MOFs are compounds that consist of metal ions or clusters that are coordinated with organic ligands resulting in structures that have porous features. Because of that porosity, such materials can be used like a sponge—carbon dioxide molecules, for example, can become lodged inside of them during exposure. Because of that property, scientists would like to know which of the millions of possible types of MOFs would work the best as a carbon sponge in an industrial plant. To help narrow them down, the researchers turned to an algorithm that geneticists have developed to imitate the process of natural selection over time. The researchers used it by starting with 23 "parent" MOFs that had been tested by prior researchers—each was "mated" with another MOF and the offspring judged for its suitability—the process was repeated over and over moving through a list of 1.65 million possibilities. The ideal MOF would grab a large number of carbon dioxide molecules (because of a large surface area) and release them easily when heated.
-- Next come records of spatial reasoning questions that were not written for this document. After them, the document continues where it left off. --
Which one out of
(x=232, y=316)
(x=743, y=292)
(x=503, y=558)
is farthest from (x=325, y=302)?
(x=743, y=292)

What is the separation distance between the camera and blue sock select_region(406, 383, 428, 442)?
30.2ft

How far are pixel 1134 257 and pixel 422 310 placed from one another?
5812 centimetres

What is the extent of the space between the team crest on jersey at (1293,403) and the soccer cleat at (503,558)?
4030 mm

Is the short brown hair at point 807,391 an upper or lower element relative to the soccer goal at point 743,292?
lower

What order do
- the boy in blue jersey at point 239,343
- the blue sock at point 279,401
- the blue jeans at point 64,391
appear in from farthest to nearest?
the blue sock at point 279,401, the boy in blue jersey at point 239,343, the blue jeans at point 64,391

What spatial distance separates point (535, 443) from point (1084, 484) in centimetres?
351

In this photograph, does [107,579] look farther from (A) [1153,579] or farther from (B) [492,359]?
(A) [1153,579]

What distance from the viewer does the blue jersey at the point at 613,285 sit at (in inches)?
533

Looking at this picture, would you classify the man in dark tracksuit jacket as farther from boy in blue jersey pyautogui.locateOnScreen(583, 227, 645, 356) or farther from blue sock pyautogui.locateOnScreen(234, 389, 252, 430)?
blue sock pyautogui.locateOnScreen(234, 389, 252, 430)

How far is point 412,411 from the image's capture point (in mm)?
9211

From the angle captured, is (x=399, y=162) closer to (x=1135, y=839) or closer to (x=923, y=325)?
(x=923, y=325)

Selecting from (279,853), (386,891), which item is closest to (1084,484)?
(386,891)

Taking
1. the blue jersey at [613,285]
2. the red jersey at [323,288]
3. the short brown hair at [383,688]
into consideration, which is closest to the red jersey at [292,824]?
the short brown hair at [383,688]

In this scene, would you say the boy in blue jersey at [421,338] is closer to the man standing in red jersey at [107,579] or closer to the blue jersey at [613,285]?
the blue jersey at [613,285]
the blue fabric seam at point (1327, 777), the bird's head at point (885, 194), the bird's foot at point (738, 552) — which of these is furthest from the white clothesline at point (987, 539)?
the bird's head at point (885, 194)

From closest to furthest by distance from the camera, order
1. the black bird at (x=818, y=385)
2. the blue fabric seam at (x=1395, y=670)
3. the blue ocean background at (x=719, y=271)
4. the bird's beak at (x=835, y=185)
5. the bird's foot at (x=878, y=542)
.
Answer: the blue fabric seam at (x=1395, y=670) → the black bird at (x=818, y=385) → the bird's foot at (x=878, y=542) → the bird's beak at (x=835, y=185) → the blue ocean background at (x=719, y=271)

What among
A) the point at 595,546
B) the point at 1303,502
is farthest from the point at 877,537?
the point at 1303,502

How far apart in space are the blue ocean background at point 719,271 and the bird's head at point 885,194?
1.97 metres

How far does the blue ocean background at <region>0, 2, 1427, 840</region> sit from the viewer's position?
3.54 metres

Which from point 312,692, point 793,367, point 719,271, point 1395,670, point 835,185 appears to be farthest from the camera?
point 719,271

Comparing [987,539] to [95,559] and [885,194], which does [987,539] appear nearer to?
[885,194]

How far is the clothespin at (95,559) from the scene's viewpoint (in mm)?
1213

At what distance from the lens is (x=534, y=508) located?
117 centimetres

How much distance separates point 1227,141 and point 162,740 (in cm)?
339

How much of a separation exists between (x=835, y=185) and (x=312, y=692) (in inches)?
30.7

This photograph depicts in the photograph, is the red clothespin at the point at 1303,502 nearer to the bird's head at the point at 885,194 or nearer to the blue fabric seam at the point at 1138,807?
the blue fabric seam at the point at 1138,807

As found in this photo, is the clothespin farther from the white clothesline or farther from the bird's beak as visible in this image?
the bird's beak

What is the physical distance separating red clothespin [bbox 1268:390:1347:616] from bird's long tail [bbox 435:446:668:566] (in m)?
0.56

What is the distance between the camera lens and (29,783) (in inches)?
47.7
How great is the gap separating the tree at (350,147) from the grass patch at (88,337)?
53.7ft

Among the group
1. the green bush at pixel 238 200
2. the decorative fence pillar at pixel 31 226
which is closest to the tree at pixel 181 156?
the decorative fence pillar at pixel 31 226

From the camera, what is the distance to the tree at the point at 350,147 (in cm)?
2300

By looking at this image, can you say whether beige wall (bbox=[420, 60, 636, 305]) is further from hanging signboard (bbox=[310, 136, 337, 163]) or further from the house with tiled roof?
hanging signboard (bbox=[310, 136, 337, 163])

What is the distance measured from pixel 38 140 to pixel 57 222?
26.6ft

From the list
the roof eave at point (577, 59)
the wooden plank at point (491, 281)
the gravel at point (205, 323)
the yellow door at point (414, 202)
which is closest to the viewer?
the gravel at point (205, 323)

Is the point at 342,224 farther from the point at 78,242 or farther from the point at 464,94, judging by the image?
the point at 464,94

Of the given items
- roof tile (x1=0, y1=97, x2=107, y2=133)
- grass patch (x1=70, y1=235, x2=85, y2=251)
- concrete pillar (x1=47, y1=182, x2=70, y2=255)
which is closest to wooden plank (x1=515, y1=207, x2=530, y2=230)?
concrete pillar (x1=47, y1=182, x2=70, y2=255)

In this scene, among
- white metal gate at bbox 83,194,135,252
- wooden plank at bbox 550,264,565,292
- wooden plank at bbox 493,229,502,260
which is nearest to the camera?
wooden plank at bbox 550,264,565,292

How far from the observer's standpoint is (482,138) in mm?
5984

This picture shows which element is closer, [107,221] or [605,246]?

The team reports that the algorithm helped identify approximately 1,000 MOFs that were deemed exceptional, 141 of which could actually be created and tested in the lab.
More information: S. P. Collins et al. Materials design by evolutionary optimization of functional groups in metal-organic frameworks, Science Advances (2016). DOI: 10.1126/sciadv.1600954
Abstract
A genetic algorithm that efficiently optimizes a desired physical or functional property in metal-organic frameworks (MOFs) by evolving the functional groups within the pores has been developed. The approach has been used to optimize the CO2 uptake capacity of 141 experimentally characterized MOFs under conditions relevant for postcombustion CO2 capture. A total search space of 1.65 trillion structures was screened, and 1035 derivatives of 23 different parent MOFs were identified as having exceptional CO2 uptakes of >3.0 mmol/g (at 0.15 atm and 298 K). Many well-known MOF platforms were optimized, with some, such as MIL-47, having their CO2 adsorption increase by more than 400%. The structures of the high-performing MOFs are provided as potential targets for synthesis.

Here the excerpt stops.